Notre politique de jeu responsable, reconnue comme l'une des plus avancées en Europe, s'envisage dès la conception de nos jeux et jusqu'à leur promotion. Notre modèle "extensif" s'appuie sur un grand nombre de joueurs et de petites mises. Nous veillons toujours à apporter une offre de jeu qui reste dans une pratique récréative. Depuis 2019, 10 % de notre budget d'achat d'espace télé est consacré au jeu responsable. Cette responsabilité était déjà dans l'esprit de la loterie nationale, née en 1933 pour venir en aide aux "gueules cassées" de la Première Guerre mondiale, et dont nous sommes issus. Nous continuons à soutenir différentes causes comme la Mission Patrimoine qui en est à sa quatrième année. La RSE irrigue tous les domaines de l'entreprise. Cette dimension solidaire est désormais inscrite en préambule des statuts de l'entreprise à travers notre raison d'être: "Le jeu est notre métier, la contribution à la société notre moteur et la responsabilité notre exigence."

Chiffres-clés

23 millions de clients

16 Md€ de mises en 2020 (-7 % sur un an), dont plus de 1,5 Md€ sur le digital (+ 40 %)

30 000 bars-tabacs-presse distribuent

les jeux d'argent et de hasard (monopole)

25 000 points de vente pour les paris sportifs (marché concurrentiel)

Le service client compte 25 personnes et une centaine de conseillers en externe

Dates-clés

1933 : Création de la Loterie nationale pour venir en aide aux blessés de la Première Guerre mondiale

1976 : Lancement du Loto

1991 : France Loto devient La Française des Jeux Lancement du Millionnaire, premier jeu à gratter associé à une émission

de télé

2004 : Création d'EuroMillions avec 8 autres pays européens

2009 : Lancement de la marque FDJ

Son parcours

Diplômée de l'École Centrale Paris et de l'Essec, Cécile Lagé a commencé sa carrière en 1990 au sein du Groupe Danone, où elle a occupé successivement les fonctions de directrice du développement commercial, directrice de la force de vente, puis directrice marketing.

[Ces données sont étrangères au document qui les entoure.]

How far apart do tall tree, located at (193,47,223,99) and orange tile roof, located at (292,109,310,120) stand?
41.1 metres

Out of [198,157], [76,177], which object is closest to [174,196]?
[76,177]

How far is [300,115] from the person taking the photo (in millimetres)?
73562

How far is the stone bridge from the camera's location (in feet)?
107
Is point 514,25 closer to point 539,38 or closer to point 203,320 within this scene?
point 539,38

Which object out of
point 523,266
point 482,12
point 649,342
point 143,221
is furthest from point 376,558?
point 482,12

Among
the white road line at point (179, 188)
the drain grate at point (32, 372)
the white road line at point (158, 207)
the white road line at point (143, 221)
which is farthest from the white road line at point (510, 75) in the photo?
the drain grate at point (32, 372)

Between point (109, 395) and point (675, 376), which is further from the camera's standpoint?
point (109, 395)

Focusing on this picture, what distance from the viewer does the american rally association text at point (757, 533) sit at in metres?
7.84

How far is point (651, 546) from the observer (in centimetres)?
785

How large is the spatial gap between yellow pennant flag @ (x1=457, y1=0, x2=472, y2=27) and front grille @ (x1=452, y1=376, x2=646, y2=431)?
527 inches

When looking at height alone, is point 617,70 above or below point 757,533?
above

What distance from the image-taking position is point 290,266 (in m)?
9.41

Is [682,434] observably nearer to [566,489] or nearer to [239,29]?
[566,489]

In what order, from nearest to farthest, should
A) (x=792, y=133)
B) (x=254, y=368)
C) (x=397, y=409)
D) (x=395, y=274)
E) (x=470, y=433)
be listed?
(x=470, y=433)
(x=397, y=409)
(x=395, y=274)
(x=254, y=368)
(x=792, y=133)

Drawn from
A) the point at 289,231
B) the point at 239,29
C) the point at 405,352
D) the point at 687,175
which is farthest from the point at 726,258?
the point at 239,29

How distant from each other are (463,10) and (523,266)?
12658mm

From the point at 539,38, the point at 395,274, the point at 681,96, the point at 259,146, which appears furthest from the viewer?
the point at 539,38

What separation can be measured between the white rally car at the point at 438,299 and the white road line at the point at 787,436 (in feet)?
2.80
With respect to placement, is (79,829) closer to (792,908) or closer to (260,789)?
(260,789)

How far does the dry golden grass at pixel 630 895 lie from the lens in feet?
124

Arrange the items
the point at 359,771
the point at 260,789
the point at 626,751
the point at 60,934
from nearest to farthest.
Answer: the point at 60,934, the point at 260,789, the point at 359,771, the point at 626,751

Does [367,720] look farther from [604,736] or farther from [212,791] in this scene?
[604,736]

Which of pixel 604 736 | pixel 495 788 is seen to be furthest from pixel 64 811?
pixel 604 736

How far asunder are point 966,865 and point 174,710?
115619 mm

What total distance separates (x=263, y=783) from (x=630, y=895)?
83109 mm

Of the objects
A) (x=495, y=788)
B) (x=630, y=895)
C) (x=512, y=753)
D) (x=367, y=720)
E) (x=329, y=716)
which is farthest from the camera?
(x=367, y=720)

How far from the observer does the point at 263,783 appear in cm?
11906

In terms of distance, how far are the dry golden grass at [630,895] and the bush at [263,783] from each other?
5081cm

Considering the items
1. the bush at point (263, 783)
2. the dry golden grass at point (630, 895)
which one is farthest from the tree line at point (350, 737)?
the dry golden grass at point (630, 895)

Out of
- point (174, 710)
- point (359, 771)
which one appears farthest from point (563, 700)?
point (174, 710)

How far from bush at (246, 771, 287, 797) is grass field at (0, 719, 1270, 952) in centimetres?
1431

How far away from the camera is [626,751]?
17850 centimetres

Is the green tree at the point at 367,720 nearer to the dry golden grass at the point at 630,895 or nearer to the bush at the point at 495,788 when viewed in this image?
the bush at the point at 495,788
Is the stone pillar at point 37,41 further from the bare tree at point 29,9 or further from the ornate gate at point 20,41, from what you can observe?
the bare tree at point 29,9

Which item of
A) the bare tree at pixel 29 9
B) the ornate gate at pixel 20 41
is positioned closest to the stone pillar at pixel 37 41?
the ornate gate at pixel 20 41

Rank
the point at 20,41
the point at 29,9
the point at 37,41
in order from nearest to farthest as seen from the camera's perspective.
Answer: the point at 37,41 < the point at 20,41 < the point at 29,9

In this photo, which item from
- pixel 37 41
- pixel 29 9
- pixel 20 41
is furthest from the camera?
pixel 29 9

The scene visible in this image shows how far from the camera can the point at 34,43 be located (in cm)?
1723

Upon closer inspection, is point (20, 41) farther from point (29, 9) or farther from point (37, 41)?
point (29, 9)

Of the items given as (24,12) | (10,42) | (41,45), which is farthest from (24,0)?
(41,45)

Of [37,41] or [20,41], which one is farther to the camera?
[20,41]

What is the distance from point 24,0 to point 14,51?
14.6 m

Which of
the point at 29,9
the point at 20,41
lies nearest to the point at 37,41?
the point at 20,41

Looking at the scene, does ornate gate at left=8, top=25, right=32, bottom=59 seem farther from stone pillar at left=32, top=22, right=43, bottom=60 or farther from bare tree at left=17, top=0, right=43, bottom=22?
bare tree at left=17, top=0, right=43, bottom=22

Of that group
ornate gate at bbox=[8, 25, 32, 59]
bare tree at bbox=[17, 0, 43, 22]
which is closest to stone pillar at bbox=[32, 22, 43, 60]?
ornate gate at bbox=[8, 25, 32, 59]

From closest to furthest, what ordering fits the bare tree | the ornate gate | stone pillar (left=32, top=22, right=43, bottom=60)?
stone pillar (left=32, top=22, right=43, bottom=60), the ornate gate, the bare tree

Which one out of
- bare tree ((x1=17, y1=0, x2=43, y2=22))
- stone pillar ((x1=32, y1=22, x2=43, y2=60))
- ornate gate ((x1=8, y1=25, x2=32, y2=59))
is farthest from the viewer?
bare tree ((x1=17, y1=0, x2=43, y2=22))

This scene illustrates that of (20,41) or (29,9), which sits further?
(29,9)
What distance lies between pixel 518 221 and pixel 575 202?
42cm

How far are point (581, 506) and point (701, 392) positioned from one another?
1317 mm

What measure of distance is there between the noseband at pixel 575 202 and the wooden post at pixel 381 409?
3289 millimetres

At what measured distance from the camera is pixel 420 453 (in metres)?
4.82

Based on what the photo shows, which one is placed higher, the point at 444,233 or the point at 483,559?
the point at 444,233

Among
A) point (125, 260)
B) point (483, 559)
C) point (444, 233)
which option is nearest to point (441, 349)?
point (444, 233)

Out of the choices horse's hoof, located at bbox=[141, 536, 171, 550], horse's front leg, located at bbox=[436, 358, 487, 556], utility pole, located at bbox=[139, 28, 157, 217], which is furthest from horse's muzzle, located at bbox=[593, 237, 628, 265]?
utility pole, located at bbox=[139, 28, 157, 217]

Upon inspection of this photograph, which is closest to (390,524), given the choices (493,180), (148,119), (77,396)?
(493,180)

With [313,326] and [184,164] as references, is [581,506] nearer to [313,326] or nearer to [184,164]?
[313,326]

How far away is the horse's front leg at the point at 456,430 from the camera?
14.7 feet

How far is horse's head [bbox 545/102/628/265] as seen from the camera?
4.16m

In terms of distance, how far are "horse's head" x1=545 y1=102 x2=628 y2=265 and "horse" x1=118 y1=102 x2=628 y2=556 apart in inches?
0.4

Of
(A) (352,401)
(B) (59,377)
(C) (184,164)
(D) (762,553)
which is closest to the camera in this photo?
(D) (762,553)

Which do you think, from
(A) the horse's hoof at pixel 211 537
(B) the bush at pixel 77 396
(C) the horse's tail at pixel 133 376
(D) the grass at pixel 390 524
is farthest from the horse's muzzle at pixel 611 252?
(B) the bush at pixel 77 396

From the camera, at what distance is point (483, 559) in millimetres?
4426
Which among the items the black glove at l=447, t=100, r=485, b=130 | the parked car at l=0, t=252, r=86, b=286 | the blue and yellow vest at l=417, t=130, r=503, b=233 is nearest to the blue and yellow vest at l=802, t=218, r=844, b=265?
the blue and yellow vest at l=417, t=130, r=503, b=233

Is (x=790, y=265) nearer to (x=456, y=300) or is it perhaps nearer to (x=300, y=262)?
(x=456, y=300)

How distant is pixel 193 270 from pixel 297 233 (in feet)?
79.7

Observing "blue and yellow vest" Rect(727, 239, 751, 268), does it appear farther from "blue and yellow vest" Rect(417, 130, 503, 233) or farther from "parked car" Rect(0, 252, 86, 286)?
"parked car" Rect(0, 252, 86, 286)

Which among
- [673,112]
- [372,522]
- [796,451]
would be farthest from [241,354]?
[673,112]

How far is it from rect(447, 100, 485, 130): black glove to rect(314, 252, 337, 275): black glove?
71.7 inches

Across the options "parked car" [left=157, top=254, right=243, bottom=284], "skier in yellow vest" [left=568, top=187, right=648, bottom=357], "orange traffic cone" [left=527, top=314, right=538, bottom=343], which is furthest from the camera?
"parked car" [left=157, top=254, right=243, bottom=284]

Elle a rejoint le Groupe FDJ en 2010 à cette même fonction, avant d'être nommée directrice Digitale et Innovation en 2014, puis Chief Digital Officer du groupe et membre du Comité exécutif l'année suivante. Entre 2016 et 2018, elle a occupé le poste de directrice de l'expérience clients de l'activité loterie. Depuis janvier 2019, elle est directrice générale adjointe, en charge de la loterie, des clients et du divertissement.